### EXERCISE DETAILS:
What is wanted is every record, duplicated word for word.

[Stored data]
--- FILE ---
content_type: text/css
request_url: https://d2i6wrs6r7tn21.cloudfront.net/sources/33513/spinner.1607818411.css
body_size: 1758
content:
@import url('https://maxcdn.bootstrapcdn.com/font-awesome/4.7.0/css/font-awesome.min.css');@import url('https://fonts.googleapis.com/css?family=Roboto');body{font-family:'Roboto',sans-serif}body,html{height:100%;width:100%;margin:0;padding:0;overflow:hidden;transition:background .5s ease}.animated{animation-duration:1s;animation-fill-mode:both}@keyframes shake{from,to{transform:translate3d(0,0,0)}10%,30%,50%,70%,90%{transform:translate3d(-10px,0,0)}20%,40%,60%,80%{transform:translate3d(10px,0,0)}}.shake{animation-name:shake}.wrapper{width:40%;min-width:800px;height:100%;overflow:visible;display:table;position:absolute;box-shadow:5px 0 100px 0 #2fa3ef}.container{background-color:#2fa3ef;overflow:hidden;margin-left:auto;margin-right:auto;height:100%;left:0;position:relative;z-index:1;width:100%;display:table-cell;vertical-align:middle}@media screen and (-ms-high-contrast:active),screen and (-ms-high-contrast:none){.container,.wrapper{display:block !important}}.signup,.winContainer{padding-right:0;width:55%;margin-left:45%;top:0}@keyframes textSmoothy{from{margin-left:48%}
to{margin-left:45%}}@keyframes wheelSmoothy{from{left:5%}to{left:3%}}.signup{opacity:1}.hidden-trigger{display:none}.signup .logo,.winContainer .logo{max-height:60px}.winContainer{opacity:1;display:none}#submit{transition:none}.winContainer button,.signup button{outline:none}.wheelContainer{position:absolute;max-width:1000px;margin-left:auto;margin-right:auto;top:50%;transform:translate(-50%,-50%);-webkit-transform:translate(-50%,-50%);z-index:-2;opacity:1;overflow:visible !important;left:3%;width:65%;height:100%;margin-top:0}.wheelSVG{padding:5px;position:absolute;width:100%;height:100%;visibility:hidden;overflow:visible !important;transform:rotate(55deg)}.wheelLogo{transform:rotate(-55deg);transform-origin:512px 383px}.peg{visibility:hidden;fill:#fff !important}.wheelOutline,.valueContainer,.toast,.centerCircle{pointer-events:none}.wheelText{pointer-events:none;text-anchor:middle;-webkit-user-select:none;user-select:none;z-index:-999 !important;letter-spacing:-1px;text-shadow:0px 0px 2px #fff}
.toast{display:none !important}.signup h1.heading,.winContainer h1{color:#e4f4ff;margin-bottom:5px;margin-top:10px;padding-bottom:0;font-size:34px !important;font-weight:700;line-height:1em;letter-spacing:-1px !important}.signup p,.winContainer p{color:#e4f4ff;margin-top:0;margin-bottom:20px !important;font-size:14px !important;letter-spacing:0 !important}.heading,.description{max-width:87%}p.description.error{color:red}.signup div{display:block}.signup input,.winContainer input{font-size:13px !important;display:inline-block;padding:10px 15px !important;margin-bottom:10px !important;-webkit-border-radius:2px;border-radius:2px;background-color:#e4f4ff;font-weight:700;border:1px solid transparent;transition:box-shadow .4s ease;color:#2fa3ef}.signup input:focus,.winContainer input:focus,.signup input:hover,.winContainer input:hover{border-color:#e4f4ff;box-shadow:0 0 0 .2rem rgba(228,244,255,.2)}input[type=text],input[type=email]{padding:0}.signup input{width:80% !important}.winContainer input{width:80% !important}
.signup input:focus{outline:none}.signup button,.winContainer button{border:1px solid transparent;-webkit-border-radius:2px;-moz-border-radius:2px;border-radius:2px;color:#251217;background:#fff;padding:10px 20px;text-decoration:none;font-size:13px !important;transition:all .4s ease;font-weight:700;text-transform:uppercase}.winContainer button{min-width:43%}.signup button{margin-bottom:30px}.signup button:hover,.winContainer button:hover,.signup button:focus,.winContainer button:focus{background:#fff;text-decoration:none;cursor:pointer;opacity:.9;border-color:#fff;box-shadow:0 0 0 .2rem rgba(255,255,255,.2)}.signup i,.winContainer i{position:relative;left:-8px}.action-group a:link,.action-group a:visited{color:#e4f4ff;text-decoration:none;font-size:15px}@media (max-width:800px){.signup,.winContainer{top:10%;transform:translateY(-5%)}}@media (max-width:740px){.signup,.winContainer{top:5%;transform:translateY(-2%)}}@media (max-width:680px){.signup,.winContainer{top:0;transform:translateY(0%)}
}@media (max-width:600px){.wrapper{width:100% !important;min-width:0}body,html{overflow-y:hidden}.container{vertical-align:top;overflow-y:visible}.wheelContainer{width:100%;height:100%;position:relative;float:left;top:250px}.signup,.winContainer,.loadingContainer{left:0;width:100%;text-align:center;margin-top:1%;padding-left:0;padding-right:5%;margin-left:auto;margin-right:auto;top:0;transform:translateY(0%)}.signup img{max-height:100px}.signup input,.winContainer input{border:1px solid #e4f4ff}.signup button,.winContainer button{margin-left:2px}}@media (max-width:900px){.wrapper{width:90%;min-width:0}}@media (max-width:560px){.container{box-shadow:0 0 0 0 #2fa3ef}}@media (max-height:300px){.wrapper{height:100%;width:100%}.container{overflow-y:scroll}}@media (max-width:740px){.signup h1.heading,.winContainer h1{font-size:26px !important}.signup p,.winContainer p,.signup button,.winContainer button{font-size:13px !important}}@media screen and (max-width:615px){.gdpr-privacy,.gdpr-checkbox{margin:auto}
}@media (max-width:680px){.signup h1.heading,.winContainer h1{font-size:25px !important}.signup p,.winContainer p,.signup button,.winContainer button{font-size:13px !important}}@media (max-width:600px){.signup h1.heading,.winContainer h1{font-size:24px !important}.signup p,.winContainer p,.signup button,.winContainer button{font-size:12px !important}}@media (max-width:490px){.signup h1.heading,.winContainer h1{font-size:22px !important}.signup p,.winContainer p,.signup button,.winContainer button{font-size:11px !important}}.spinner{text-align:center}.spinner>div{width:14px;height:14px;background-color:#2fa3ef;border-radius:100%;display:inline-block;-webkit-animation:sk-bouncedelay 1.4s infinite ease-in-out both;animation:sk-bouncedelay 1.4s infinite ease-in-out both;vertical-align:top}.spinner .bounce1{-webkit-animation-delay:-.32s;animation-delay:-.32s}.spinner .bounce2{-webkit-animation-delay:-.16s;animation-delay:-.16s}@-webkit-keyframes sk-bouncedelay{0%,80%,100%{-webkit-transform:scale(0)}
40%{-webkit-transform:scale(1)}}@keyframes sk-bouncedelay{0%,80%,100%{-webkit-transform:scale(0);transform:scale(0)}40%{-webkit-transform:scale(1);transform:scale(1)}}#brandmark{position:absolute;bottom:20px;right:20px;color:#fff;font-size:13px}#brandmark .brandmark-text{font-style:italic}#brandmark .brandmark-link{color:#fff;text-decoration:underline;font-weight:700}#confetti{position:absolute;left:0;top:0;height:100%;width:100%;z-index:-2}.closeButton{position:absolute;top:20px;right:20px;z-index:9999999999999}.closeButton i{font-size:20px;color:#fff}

### THE ANSWER:
--- FILE ---
content_type: text/css
request_url: https://d2i6wrs6r7tn21.cloudfront.net/sources/33513/spinner.1607818411.css
body_size: 1758
content:
@import url('https://maxcdn.bootstrapcdn.com/font-awesome/4.7.0/css/font-awesome.min.css');@import url('https://fonts.googleapis.com/css?family=Roboto');body{font-family:'Roboto',sans-serif}body,html{height:100%;width:100%;margin:0;padding:0;overflow:hidden;transition:background .5s ease}.animated{animation-duration:1s;animation-fill-mode:both}@keyframes shake{from,to{transform:translate3d(0,0,0)}10%,30%,50%,70%,90%{transform:translate3d(-10px,0,0)}20%,40%,60%,80%{transform:translate3d(10px,0,0)}}.shake{animation-name:shake}.wrapper{width:40%;min-width:800px;height:100%;overflow:visible;display:table;position:absolute;box-shadow:5px 0 100px 0 #2fa3ef}.container{background-color:#2fa3ef;overflow:hidden;margin-left:auto;margin-right:auto;height:100%;left:0;position:relative;z-index:1;width:100%;display:table-cell;vertical-align:middle}@media screen and (-ms-high-contrast:active),screen and (-ms-high-contrast:none){.container,.wrapper{display:block !important}}.signup,.winContainer{padding-right:0;width:55%;margin-left:45%;top:0}@keyframes textSmoothy{from{margin-left:48%}
to{margin-left:45%}}@keyframes wheelSmoothy{from{left:5%}to{left:3%}}.signup{opacity:1}.hidden-trigger{display:none}.signup .logo,.winContainer .logo{max-height:60px}.winContainer{opacity:1;display:none}#submit{transition:none}.winContainer button,.signup button{outline:none}.wheelContainer{position:absolute;max-width:1000px;margin-left:auto;margin-right:auto;top:50%;transform:translate(-50%,-50%);-webkit-transform:translate(-50%,-50%);z-index:-2;opacity:1;overflow:visible !important;left:3%;width:65%;height:100%;margin-top:0}.wheelSVG{padding:5px;position:absolute;width:100%;height:100%;visibility:hidden;overflow:visible !important;transform:rotate(55deg)}.wheelLogo{transform:rotate(-55deg);transform-origin:512px 383px}.peg{visibility:hidden;fill:#fff !important}.wheelOutline,.valueContainer,.toast,.centerCircle{pointer-events:none}.wheelText{pointer-events:none;text-anchor:middle;-webkit-user-select:none;user-select:none;z-index:-999 !important;letter-spacing:-1px;text-shadow:0px 0px 2px #fff}
.toast{display:none !important}.signup h1.heading,.winContainer h1{color:#e4f4ff;margin-bottom:5px;margin-top:10px;padding-bottom:0;font-size:34px !important;font-weight:700;line-height:1em;letter-spacing:-1px !important}.signup p,.winContainer p{color:#e4f4ff;margin-top:0;margin-bottom:20px !important;font-size:14px !important;letter-spacing:0 !important}.heading,.description{max-width:87%}p.description.error{color:red}.signup div{display:block}.signup input,.winContainer input{font-size:13px !important;display:inline-block;padding:10px 15px !important;margin-bottom:10px !important;-webkit-border-radius:2px;border-radius:2px;background-color:#e4f4ff;font-weight:700;border:1px solid transparent;transition:box-shadow .4s ease;color:#2fa3ef}.signup input:focus,.winContainer input:focus,.signup input:hover,.winContainer input:hover{border-color:#e4f4ff;box-shadow:0 0 0 .2rem rgba(228,244,255,.2)}input[type=text],input[type=email]{padding:0}.signup input{width:80% !important}.winContainer input{width:80% !important}
.signup input:focus{outline:none}.signup button,.winContainer button{border:1px solid transparent;-webkit-border-radius:2px;-moz-border-radius:2px;border-radius:2px;color:#251217;background:#fff;padding:10px 20px;text-decoration:none;font-size:13px !important;transition:all .4s ease;font-weight:700;text-transform:uppercase}.winContainer button{min-width:43%}.signup button{margin-bottom:30px}.signup button:hover,.winContainer button:hover,.signup button:focus,.winContainer button:focus{background:#fff;text-decoration:none;cursor:pointer;opacity:.9;border-color:#fff;box-shadow:0 0 0 .2rem rgba(255,255,255,.2)}.signup i,.winContainer i{position:relative;left:-8px}.action-group a:link,.action-group a:visited{color:#e4f4ff;text-decoration:none;font-size:15px}@media (max-width:800px){.signup,.winContainer{top:10%;transform:translateY(-5%)}}@media (max-width:740px){.signup,.winContainer{top:5%;transform:translateY(-2%)}}@media (max-width:680px){.signup,.winContainer{top:0;transform:translateY(0%)}
}@media (max-width:600px){.wrapper{width:100% !important;min-width:0}body,html{overflow-y:hidden}.container{vertical-align:top;overflow-y:visible}.wheelContainer{width:100%;height:100%;position:relative;float:left;top:250px}.signup,.winContainer,.loadingContainer{left:0;width:100%;text-align:center;margin-top:1%;padding-left:0;padding-right:5%;margin-left:auto;margin-right:auto;top:0;transform:translateY(0%)}.signup img{max-height:100px}.signup input,.winContainer input{border:1px solid #e4f4ff}.signup button,.winContainer button{margin-left:2px}}@media (max-width:900px){.wrapper{width:90%;min-width:0}}@media (max-width:560px){.container{box-shadow:0 0 0 0 #2fa3ef}}@media (max-height:300px){.wrapper{height:100%;width:100%}.container{overflow-y:scroll}}@media (max-width:740px){.signup h1.heading,.winContainer h1{font-size:26px !important}.signup p,.winContainer p,.signup button,.winContainer button{font-size:13px !important}}@media screen and (max-width:615px){.gdpr-privacy,.gdpr-checkbox{margin:auto}
}@media (max-width:680px){.signup h1.heading,.winContainer h1{font-size:25px !important}.signup p,.winContainer p,.signup button,.winContainer button{font-size:13px !important}}@media (max-width:600px){.signup h1.heading,.winContainer h1{font-size:24px !important}.signup p,.winContainer p,.signup button,.winContainer button{font-size:12px !important}}@media (max-width:490px){.signup h1.heading,.winContainer h1{font-size:22px !important}.signup p,.winContainer p,.signup button,.winContainer button{font-size:11px !important}}.spinner{text-align:center}.spinner>div{width:14px;height:14px;background-color:#2fa3ef;border-radius:100%;display:inline-block;-webkit-animation:sk-bouncedelay 1.4s infinite ease-in-out both;animation:sk-bouncedelay 1.4s infinite ease-in-out both;vertical-align:top}.spinner .bounce1{-webkit-animation-delay:-.32s;animation-delay:-.32s}.spinner .bounce2{-webkit-animation-delay:-.16s;animation-delay:-.16s}@-webkit-keyframes sk-bouncedelay{0%,80%,100%{-webkit-transform:scale(0)}
40%{-webkit-transform:scale(1)}}@keyframes sk-bouncedelay{0%,80%,100%{-webkit-transform:scale(0);transform:scale(0)}40%{-webkit-transform:scale(1);transform:scale(1)}}#brandmark{position:absolute;bottom:20px;right:20px;color:#fff;font-size:13px}#brandmark .brandmark-text{font-style:italic}#brandmark .brandmark-link{color:#fff;text-decoration:underline;font-weight:700}#confetti{position:absolute;left:0;top:0;height:100%;width:100%;z-index:-2}.closeButton{position:absolute;top:20px;right:20px;z-index:9999999999999}.closeButton i{font-size:20px;color:#fff}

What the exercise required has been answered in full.